▸ **Given problem**
Edit the rows from the line containing "How far from" through the end of the rows, replacing "steel lattice girder" with "iron lattice girder" and changing nothing else. Leave the pictures out of your answer.

Spatial relation data:
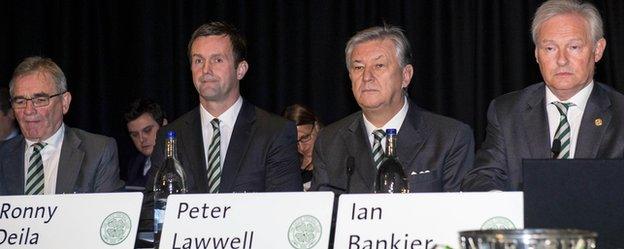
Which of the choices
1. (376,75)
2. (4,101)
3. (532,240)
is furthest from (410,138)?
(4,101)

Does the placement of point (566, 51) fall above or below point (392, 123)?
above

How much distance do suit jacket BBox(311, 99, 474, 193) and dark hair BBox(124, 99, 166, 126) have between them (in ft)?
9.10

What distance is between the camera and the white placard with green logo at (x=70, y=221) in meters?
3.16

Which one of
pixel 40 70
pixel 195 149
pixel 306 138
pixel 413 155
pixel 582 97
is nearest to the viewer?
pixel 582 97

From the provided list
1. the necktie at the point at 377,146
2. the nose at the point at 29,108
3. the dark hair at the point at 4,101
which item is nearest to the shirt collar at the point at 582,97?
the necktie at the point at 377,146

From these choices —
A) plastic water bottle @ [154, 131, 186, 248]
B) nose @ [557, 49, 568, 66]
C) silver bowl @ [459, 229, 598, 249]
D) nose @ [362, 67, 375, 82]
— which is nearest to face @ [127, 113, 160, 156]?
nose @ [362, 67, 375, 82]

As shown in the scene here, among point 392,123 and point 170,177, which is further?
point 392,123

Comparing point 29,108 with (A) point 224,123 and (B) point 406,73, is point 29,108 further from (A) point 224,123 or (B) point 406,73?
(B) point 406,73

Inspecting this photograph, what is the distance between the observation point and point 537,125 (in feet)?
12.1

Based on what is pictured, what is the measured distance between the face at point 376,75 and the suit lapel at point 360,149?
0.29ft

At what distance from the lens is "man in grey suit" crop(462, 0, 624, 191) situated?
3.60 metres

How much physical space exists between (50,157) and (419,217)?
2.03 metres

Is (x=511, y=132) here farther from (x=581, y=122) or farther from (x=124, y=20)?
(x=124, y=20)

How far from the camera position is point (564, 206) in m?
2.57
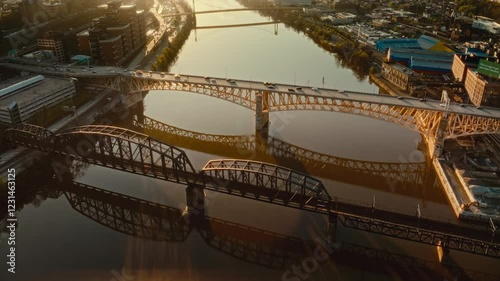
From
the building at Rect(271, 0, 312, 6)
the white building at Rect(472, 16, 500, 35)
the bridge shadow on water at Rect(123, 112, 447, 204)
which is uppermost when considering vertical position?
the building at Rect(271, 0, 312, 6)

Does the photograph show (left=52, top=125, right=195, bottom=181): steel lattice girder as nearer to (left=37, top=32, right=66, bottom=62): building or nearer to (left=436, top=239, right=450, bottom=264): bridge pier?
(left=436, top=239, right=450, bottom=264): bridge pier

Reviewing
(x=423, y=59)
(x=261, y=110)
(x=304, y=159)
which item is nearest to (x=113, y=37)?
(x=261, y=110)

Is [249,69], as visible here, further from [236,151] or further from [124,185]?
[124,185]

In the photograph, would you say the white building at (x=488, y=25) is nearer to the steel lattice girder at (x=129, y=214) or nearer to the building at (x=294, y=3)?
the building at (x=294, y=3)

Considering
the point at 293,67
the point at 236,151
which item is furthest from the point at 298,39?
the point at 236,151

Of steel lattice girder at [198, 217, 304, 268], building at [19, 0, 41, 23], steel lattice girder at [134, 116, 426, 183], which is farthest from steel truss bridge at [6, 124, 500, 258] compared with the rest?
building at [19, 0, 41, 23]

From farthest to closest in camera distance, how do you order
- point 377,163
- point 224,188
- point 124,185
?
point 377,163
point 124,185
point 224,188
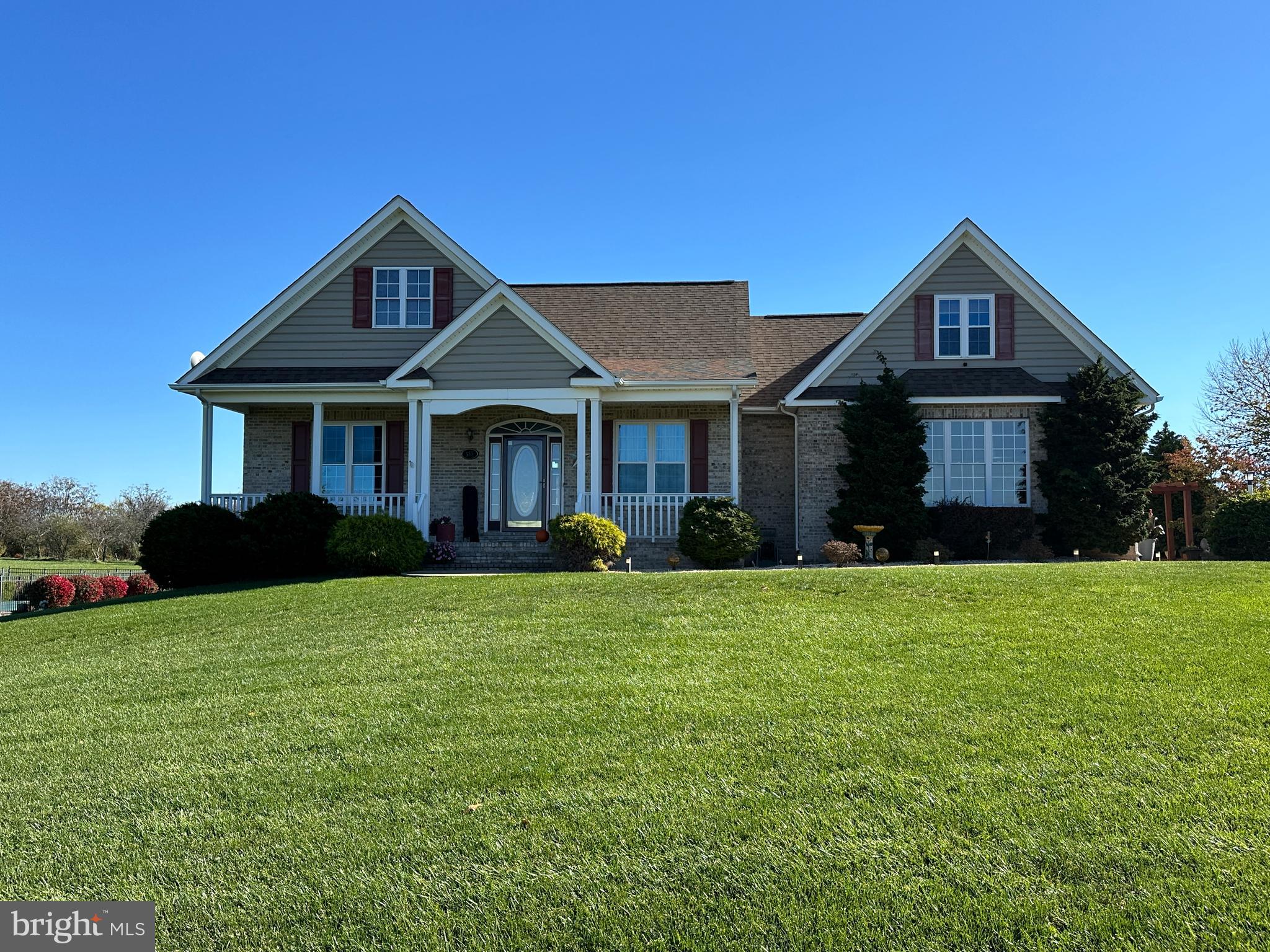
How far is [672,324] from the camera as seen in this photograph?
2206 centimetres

▸ **Answer below**
How far from the camera position is point (564, 206) in m?
2.57
From
the building at Rect(271, 0, 312, 6)
the white building at Rect(472, 16, 500, 35)
the bridge shadow on water at Rect(123, 112, 447, 204)
which is uppermost when considering vertical position?
the building at Rect(271, 0, 312, 6)

Does the photograph show (left=52, top=125, right=195, bottom=181): iron lattice girder as nearer to (left=37, top=32, right=66, bottom=62): building or nearer to (left=436, top=239, right=450, bottom=264): bridge pier?
(left=436, top=239, right=450, bottom=264): bridge pier

Reviewing
(x=423, y=59)
(x=261, y=110)
(x=304, y=159)
which item is nearest to (x=113, y=37)?
(x=261, y=110)

Is [249,69], as visible here, further from [236,151] or further from [124,185]?
[124,185]

In the photograph, would you say the white building at (x=488, y=25) is nearer to the iron lattice girder at (x=129, y=214) or nearer to the building at (x=294, y=3)?
the building at (x=294, y=3)

Considering
the point at 293,67
the point at 236,151
which item is furthest from the point at 298,39?
the point at 236,151

Of iron lattice girder at [198, 217, 304, 268], building at [19, 0, 41, 23], iron lattice girder at [134, 116, 426, 183], which is farthest from steel truss bridge at [6, 124, 500, 258] compared with the rest?
building at [19, 0, 41, 23]

From farthest to closest in camera distance, how do you order
- point 377,163
- point 224,188
- point 124,185
?
point 377,163
point 124,185
point 224,188
How far is [672,324] from the camera as seen in this photograph?
2206 centimetres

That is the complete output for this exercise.